Francisco Alberto Serrano faserranoacosta

Se cierra toda una odisea que marca uno de los desarrollos más complejos y movidos de la historia de Square Enix. Llega un juego que desde lo que fue Versus XIII busca un nuevo futuro para Final Fantasy, reinterpretándose, reinventándose y recomponiéndose en lo que supone una fractura con los Final Fantasy clásicos.

Comentar juegos con tanta historia y tanto peso sobre sus hombros no es fácil. Más de 10 años de sueños y expectativas están encima de la mesa, por no hablar de lo que supone representar el futuro de una de las sagas más icónicas y queridas del videojuego como es Final Fantasy. Hay juegos que por sus circunstancias, desarrollo o historia tienen una naturaleza especial y hablar de ellos una vez finalizados supone cierto vértigo. Más si cabe cuando nos encontramos un título de claroscuros, que además rompe de manera brusca con la tradición en algunos aspectos, intentando reorientar la particular mutabilidad de la saga entre versiones a algo más en línea con algunos de los RPGs más exitosos mundialmente.
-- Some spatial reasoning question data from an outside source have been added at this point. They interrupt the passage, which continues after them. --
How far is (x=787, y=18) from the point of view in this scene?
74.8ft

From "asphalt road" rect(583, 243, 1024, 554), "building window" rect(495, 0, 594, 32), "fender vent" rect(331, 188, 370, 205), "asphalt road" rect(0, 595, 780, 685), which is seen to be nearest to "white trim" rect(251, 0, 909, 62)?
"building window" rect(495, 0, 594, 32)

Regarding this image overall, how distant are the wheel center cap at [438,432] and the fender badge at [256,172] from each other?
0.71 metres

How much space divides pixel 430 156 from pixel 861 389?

Final Fantasy XV: cambios, errores y aciertos

Hay un par de elementos que han sido claves en la historia del juego: el abrazar una estructura de juego más abierta, inspirándose en influencias occidentales y adoptar un estilo de combate en tiempo real, descartando el clásico ATB. De los dos se ha hablado largo y tendido, especialmente del segundo que ha dividido a los aficionados entre los que quieren darle una oportunidad y los que rechazan el cambio por los riesgos que implica, entre ellos el de la simplificación de las mecánicas y la pérdida de profundidad táctica y de desarrollo de personajes que puede suponer.

La búsqueda del cambio no es mala per se, pero atender a la trayectoria de la saga y preguntarse cuáles han sido las fortalezas constantes de la misma tampoco está de más. En estos dos aspectos han habido decisiones cuestionables y fallos que no sólo van en contra de lo que ha sido este nombre, sino que van en contra del propio género que se le presupone a un Final Fantasy. No es un problema de resistencia al cambio, o de nostalgia por los turnos, es simplemente que no parece que se haya ganado nada interesante con esos cambios, dejándonos un título más plano que sus antecesores.
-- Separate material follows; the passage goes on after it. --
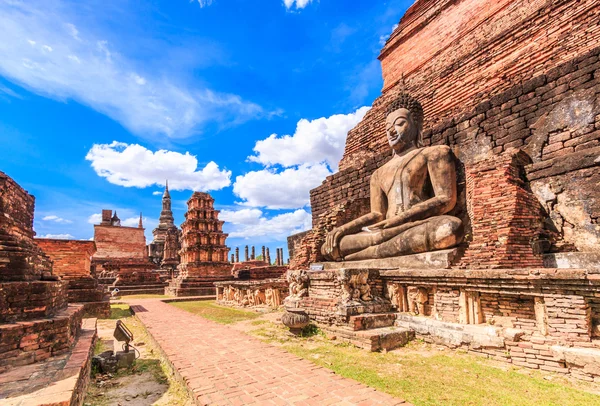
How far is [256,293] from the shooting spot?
10461 mm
En el otro lado de la balanza tenemos un juego hecho con corazón y muy trabajado, obesionado por los detalles, con un mundo atractivo a todos los niveles y unos personajes que superarán las expectativas y prejuicios de más de uno. Hay muchísimo esfuerzo puesto en este Final Fantasy, en lo que debe de haber sido una lucha titánica primero por readaptar la visión original de Versus y luego por tratar de superar los baches tecnológicos y de diseño que a buen seguro han existido en la realización de algo artística y tecnológicamente notable.

El mundo de Final Fantasy, libertad a bordo del Regalia

Nada más empezar se hace patente uno de los atributos de este Final Fantasy: la relativa libertad para moverse y realizar misiones a nuestro ritmo, contando con un amplio abanico de secundarias. No es un sandbox y el mapa no está inmediatamente accesible al completo en el comienzo, pero desde el principio aprendemos que tenemos misiones primarias que continuan la historia y misiones secundarias que obtendremos en grandes cantidades, ya sean cazas -una de las actividades que más haremos- como recados para toda clase de NPCs que nos pedirán ayuda en nuestro camino.
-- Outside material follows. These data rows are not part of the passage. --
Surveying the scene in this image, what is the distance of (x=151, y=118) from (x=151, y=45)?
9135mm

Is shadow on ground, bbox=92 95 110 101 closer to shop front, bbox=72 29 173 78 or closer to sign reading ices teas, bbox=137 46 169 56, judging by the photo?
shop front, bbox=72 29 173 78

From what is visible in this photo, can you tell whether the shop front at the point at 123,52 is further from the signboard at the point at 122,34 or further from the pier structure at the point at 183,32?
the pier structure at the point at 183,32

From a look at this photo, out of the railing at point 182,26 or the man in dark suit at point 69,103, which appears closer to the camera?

El mapa que se extiende a nuestros pies no tiene más limitaciones que las naturales y lo podremos recorrer libremente a pie si lo deseamos, aunque el principal medio de transporte será el lujoso Regalia, el coche del padre de Noctis, que nos permite viajar por las bien conectadas carreteras que recorren el territorio de Lucis. Como es habitual en esta clase de títulos, la primera vez que lleguemos a un sitio deberemos hacer el camino, pero una vez visitado podremos teletransportarnos a placer pagando una cantidad insignificante de Gils -aunque los tiempos de carga pueden ser considerables en todo caso-.



Al mismo tiempo, podemos bien conducir nosotros o dejar que Ignis lo haga. La conducción es semi-automatizada, así que nada de hacer el cabra con el coche estilo GTA y la verdad es que se disfruta más dejando que sea nuestro compañero el que la haga mientras disfrutamos del paisaje y la música. Al margen del coche, que deberemos de equipar con gasolina de tanto en cuando, tendremos también la posibilidad de ir en Chocobo, quizás el método de transporte más divertido. Los chocobos se alquilan al día y pueden mejorar sus prestaciones a medida que los usamos, además de no estar limitados a las carreteras por lo que siempre es útil alquilarlos unos días siempre que vayamos a hacer misiones, para acortar así los tiempos en llegar a los puntos que necesitamos.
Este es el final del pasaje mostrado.